Exercise directions
Exactly how many lines in the data below contain the string "genus"? Give that number and nothing else.

Collected data
########################################

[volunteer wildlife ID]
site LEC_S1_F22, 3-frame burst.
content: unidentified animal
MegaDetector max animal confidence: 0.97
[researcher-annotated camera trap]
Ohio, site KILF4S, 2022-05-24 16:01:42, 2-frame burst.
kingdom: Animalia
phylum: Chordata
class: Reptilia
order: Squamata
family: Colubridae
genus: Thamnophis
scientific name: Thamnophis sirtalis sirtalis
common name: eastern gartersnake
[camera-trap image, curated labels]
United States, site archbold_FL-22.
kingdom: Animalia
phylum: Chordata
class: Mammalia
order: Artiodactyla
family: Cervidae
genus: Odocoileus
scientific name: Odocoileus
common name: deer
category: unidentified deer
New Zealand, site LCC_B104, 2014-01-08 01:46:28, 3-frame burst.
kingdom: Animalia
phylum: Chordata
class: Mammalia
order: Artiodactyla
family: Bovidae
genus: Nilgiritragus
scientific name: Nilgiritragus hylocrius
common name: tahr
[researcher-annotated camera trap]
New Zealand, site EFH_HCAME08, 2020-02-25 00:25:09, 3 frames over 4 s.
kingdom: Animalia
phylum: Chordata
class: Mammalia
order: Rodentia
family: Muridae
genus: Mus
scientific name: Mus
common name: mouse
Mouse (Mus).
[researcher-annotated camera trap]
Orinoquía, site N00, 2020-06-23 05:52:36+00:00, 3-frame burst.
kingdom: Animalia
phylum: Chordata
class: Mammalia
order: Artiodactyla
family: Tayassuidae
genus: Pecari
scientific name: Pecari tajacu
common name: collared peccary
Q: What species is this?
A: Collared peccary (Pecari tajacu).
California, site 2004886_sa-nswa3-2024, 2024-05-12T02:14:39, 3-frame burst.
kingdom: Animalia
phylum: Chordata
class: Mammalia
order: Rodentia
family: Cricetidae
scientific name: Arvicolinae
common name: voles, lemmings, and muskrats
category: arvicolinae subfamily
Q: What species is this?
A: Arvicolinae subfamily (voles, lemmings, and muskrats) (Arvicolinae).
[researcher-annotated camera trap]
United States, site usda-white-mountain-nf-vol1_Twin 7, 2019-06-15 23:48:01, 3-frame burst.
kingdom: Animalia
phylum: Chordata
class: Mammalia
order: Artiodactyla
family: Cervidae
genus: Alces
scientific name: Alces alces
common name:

########################################

Answer space
6